→ **ASSIGNMENT**
Set out each line from the following listing that includes the word "ramonalippert".
Segment Start: PROVIDED RECORDS
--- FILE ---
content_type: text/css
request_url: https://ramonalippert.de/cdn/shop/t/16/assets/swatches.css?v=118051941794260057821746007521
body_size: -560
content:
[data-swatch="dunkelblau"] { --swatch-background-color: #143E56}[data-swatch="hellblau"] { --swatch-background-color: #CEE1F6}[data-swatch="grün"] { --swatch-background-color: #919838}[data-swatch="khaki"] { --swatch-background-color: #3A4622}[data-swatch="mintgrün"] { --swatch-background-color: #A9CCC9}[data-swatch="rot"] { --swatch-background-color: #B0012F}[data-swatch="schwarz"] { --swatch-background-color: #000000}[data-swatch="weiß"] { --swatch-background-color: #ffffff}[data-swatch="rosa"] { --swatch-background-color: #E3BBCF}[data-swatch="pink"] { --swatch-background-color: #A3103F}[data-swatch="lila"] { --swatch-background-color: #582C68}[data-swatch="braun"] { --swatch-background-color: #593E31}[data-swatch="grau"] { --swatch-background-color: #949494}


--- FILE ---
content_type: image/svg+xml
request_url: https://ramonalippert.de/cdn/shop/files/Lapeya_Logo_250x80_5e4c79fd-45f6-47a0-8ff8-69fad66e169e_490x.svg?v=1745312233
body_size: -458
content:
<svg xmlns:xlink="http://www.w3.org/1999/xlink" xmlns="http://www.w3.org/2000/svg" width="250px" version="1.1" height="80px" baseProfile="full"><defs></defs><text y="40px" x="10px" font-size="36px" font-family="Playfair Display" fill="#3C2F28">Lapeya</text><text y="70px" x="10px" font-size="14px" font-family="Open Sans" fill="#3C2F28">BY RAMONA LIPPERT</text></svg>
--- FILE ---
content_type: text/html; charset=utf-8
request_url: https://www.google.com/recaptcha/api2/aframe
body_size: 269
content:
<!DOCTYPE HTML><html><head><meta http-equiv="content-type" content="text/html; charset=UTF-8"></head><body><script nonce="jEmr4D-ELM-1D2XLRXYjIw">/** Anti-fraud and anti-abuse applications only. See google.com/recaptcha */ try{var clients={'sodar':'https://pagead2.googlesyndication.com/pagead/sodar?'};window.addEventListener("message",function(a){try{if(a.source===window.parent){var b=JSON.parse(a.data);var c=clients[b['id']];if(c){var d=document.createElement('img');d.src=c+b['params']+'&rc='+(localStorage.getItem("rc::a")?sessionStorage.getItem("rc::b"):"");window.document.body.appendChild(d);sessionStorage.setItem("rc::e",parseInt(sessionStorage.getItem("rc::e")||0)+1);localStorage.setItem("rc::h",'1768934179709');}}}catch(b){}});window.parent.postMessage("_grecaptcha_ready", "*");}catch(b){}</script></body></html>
Segment End: PROVIDED RECORDS
→ **YOUR RESPONSE**
request_url: https://ramonalippert.de/cdn/shop/t/16/assets/swatches.css?v=118051941794260057821746007521
request_url: https://ramonalippert.de/cdn/shop/files/Lapeya_Logo_250x80_5e4c79fd-45f6-47a0-8ff8-69fad66e169e_490x.svg?v=1745312233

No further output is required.